··· DOCUMENT PASSAGE

[linux-2.6-block.git] / Documentation / crypto / api-intro.txt


                    Scatterlist Cryptographic API
                   
INTRODUCTION

The Scatterlist Crypto API takes page vectors (scatterlists) as
arguments, and works directly on pages.  In some cases (e.g. ECB
mode ciphers), this will allow for pages to be encrypted in-place
with no copying.

One of the initial goals of this design was to readily support IPsec,
so that processing can be applied to paged skb's without the need
for linearization.


DETAILS

At the lowest level are algorithms, which register dynamically with the
API.

'Transforms' are user-instantiated objects, which maintain state, handle all
of the implementation logic (e.g. manipulating page vectors) and provide an 
abstraction to the underlying algorithms.  However, at the user 
level they are very simple.

Conceptually, the API layering looks like this:

  [transform api]  (user interface)
  [transform ops]  (per-type logic glue e.g. cipher.c, compress.c)
  [algorithm api]  (for registering algorithms)
  
The idea is to make the user interface and algorithm registration API
very simple, while hiding the core logic from both.  Many good ideas
from existing APIs such as Cryptoapi and Nettle have been adapted for this.

The API currently supports five main types of transforms: AEAD (Authenticated
Encryption with Associated Data), Block Ciphers, Ciphers, Compressors and
Hashes.

Please note that Block Ciphers is somewhat of a misnomer.  It is in fact
meant to support all ciphers including stream ciphers.  The difference
between Block Ciphers and Ciphers is that the latter operates on exactly
one block while the former can operate on an arbitrary amount of data,
subject to block size requirements (i.e., non-stream ciphers can only
process multiples of blocks).

Support for hardware crypto devices via an asynchronous interface is
under development.

Here's an example of how to use the API:

	#include <crypto/ahash.h>
	#include <linux/err.h>
	#include <linux/scatterlist.h>
	
	struct scatterlist sg[2];
	char result[128];
	struct crypto_ahash *tfm;
	struct ahash_request *req;
	
	tfm = crypto_alloc_ahash("md5", 0, CRYPTO_ALG_ASYNC);
	if (IS_ERR(tfm))
		fail();
		
	/* ... set up the scatterlists ... */

	req = ahash_request_alloc(tfm, GFP_ATOMIC);
	if (!req)
		fail();

	ahash_request_set_callback(req, 0, NULL, NULL);
	ahash_request_set_crypt(req, sg, result, 2);
	
	if (crypto_ahash_digest(req))
		fail();

	ahash_request_free(req);
	crypto_free_ahash(tfm);

    
Many real examples are available in the regression test module (tcrypt.c).


DEVELOPER NOTES

Transforms may only be allocated in user context, and cryptographic
methods may only be called from softirq and user contexts.  For
transforms with a setkey method it too should only be called from
user context.

When using the API for ciphers, performance will be optimal if each
scatterlist contains data which is a multiple of the cipher's block
size (typically 8 bytes).  This prevents having to do any copying
across non-aligned page fragment boundaries.

······

• [WRITTEN TASKS]:
a: Reproduce the Scatterlist Crypto API document from "Conceptually, the API" to "(for registering algorithms)".
b: Per the Scatterlist Crypto API document, in which contexts may cryptographic methods be called?

··· DATASET EXTRACT

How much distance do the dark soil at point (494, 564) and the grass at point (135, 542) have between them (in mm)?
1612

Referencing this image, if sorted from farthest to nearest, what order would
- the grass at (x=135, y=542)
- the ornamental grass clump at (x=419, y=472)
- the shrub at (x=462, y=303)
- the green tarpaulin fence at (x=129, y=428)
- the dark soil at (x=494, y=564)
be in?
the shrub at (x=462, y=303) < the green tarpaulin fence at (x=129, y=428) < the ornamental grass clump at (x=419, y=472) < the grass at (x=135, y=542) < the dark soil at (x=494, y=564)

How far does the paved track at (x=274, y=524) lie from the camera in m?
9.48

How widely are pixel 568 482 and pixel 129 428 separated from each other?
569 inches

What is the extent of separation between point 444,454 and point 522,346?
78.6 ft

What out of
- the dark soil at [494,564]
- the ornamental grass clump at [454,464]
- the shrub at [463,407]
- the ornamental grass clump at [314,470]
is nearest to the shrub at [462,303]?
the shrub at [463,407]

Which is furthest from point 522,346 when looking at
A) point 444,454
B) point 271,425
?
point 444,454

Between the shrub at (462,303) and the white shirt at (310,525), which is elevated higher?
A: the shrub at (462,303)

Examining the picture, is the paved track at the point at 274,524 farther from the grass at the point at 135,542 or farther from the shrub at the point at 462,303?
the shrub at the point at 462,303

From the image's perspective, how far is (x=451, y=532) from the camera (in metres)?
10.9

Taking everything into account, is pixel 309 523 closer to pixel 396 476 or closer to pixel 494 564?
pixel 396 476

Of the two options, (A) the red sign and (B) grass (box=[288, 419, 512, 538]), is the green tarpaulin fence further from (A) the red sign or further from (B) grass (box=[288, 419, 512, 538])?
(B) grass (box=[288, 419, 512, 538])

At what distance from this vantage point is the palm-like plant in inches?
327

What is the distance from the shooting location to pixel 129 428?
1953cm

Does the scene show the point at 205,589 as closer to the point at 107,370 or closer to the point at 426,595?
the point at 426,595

······

• [IN RESPONSE]:
a:
Conceptually, the API layering looks like this:

  [transform api]  (user interface)
  [transform ops]  (per-type logic glue e.g. cipher.c, compress.c)
  [algorithm api]  (for registering algorithms)

b: Cryptographic methods may only be called from softirq and user contexts.